On July 25 this year, the United Kingdom recorded its hottest day during a dangerous heatwave that swept the island nation.
Over 200 additional people died during that day as reported by official figures. This signifies the dire consequences of climate change.
The UK’s Office for National Statistics (ONS) reported that more people died on the 25th of July. This is more than any deaths recorded in the three months between July to September this year. Brits experienced a scorching temperature of 38.7C or 102F on that day.
On an average day in July, deaths are recorded at around 1,150-1,200 in the UK. But when temperatures rose to dangerous levels, the rate increased to 1,404.
Deaths were also at a higher-than-average rate the day after 25 July. By 26 July, a total of 1,331 people died. The figures suggest that the relatively short heatwave (compared to those in recent years) is the probable cause behind over 900 deaths.

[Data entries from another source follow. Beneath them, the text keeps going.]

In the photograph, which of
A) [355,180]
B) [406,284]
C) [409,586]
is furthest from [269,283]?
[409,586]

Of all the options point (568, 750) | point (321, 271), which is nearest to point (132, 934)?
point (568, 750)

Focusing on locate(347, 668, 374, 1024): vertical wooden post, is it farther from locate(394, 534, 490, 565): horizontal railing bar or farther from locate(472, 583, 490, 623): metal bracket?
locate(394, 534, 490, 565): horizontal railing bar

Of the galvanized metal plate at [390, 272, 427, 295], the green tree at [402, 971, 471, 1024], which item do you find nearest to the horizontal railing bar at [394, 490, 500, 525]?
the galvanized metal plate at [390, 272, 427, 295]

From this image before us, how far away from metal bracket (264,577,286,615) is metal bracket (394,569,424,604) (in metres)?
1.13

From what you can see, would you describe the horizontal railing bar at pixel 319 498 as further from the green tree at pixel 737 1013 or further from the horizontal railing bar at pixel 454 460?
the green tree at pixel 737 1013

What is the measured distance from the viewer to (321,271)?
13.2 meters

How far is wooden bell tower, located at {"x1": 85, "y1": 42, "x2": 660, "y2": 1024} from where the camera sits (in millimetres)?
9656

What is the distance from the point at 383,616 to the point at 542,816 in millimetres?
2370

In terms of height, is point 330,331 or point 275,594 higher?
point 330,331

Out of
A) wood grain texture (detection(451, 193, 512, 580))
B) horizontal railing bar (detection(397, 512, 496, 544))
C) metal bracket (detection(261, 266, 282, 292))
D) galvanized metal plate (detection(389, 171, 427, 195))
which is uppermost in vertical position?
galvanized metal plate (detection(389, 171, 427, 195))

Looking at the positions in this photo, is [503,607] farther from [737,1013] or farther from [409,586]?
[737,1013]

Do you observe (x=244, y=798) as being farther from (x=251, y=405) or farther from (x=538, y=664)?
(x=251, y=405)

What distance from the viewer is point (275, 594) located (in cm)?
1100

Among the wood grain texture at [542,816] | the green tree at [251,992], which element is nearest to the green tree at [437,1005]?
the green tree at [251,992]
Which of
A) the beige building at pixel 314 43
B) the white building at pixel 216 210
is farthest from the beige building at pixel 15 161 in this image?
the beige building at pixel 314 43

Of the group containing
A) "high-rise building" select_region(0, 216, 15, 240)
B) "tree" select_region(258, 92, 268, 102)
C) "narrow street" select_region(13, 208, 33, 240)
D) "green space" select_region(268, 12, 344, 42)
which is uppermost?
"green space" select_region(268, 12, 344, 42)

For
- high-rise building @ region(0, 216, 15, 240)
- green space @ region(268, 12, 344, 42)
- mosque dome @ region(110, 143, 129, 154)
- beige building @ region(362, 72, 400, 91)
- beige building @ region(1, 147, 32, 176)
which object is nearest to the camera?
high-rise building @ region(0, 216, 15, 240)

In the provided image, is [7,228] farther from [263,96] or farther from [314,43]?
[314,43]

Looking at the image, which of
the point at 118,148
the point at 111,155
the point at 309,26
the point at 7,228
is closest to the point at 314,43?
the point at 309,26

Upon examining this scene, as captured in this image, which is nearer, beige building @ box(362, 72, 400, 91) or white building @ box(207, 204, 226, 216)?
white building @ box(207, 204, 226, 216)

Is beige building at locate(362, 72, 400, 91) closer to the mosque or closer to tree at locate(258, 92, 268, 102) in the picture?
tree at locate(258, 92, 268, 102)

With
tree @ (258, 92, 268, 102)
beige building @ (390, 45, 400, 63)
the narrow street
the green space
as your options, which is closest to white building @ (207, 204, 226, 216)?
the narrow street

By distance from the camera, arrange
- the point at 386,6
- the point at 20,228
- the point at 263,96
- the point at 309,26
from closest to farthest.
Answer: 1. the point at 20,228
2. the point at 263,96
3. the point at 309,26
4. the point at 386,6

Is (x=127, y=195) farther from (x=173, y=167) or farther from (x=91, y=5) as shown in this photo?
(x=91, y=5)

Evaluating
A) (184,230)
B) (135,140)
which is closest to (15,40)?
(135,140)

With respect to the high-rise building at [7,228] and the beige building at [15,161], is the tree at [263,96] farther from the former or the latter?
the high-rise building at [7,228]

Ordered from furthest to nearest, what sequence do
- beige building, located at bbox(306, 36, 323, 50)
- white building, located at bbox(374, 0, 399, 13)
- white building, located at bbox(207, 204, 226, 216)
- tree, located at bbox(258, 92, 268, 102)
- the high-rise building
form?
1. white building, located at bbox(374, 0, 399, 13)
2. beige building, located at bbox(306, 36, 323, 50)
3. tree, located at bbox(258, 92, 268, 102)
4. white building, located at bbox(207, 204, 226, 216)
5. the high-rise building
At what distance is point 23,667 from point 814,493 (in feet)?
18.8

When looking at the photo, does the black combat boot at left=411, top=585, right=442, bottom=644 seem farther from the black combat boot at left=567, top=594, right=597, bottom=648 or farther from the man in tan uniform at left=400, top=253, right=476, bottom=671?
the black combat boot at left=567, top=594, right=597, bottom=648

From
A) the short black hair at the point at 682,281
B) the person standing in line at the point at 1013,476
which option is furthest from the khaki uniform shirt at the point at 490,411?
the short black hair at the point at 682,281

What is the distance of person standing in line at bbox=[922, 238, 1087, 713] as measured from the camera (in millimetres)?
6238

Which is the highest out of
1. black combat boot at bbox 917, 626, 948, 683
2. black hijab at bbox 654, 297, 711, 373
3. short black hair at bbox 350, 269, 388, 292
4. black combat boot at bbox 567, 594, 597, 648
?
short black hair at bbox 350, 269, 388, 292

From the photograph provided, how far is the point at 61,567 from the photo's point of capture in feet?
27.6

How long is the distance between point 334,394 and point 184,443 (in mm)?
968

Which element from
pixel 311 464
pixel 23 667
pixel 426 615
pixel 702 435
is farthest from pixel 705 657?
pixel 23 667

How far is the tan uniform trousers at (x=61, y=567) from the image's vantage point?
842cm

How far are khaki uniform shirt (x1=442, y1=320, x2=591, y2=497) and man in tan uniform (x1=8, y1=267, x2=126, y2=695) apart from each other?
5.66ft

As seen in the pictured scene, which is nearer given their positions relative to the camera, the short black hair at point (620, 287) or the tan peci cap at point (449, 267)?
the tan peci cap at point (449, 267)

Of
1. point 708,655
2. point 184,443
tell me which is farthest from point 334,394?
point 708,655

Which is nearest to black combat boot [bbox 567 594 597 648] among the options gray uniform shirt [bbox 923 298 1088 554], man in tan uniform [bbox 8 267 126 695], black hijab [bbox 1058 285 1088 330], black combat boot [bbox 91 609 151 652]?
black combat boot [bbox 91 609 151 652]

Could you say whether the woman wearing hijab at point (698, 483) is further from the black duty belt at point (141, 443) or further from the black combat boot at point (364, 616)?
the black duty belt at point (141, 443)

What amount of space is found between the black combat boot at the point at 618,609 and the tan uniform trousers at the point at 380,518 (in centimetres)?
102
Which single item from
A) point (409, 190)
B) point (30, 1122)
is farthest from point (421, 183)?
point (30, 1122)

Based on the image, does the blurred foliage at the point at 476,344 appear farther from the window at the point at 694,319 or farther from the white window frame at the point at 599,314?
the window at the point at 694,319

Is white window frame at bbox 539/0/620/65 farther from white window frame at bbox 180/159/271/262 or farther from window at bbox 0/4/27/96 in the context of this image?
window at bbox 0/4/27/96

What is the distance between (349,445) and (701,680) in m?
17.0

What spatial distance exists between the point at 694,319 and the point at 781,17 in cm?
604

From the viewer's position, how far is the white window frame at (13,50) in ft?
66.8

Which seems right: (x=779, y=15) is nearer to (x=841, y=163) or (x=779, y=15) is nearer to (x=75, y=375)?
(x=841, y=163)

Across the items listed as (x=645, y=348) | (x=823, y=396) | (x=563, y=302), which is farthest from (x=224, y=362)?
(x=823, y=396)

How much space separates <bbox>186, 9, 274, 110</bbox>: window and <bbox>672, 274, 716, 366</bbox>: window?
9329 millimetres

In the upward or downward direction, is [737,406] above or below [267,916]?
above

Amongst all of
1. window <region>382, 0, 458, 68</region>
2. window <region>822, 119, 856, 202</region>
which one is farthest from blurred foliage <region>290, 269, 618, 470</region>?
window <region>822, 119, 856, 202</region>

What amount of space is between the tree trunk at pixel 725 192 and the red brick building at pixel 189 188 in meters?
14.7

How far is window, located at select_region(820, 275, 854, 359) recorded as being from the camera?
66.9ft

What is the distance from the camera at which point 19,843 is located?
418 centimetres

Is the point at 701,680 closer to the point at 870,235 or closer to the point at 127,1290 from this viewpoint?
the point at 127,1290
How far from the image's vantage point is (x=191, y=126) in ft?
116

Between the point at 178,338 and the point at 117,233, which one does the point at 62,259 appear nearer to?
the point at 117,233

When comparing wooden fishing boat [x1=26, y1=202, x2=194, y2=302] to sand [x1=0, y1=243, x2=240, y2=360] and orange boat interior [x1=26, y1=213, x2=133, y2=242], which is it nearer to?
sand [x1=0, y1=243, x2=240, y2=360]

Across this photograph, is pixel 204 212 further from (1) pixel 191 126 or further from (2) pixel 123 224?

Bob Ward of London School of Economics’ Grantham Research Institute on Climate Change and the Environment told The Guardian:
“These figures probably understate the full picture. We expect the final figures from Public Health England in January to show that even more people died.”
The heatwave particularly affected the elderly and proved dangerous to those with pre-existing respiratory or cerebrovascular diseases.
“Every day that temperatures are above 28C is a threat to people with respiratory diseases,” Ward added.
These death rates emphasize the earth’s current state of climate emergency. “The comparatively high number of deaths occur mainly on days that are defined as heatwaves by Public Health England,” the ONS noted in its report.